Task description: Count how many lines of the records below contain the string "garage" with matching case, and reply with the number alone.

Materials provided:

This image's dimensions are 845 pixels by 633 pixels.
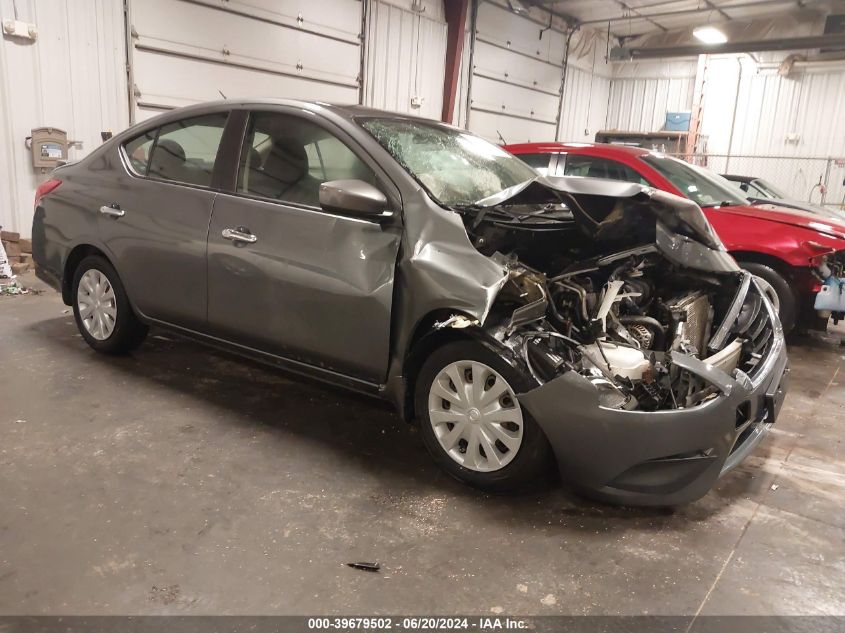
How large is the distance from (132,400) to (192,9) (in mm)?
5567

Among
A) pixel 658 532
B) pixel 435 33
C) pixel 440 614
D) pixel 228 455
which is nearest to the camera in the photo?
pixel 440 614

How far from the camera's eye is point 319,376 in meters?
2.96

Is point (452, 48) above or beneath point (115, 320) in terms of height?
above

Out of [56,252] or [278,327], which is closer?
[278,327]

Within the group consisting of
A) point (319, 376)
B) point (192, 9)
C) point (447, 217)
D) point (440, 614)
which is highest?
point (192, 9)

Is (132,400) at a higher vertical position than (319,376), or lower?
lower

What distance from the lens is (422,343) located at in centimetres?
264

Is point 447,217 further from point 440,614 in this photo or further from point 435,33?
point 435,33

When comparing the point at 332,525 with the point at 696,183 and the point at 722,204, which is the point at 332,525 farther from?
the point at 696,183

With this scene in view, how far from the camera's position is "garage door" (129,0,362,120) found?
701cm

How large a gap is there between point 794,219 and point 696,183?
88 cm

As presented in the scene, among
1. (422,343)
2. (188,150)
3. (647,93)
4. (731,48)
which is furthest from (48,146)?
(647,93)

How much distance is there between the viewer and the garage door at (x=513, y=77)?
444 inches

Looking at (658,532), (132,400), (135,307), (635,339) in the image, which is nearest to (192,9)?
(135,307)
---
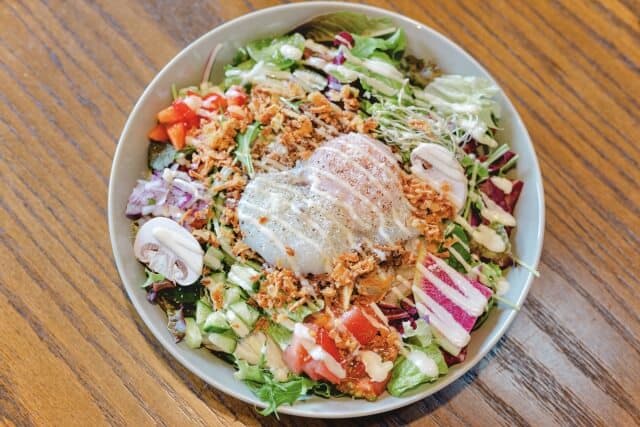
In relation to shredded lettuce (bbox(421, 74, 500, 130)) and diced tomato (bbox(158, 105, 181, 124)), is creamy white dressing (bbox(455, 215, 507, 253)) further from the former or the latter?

Answer to the task: 2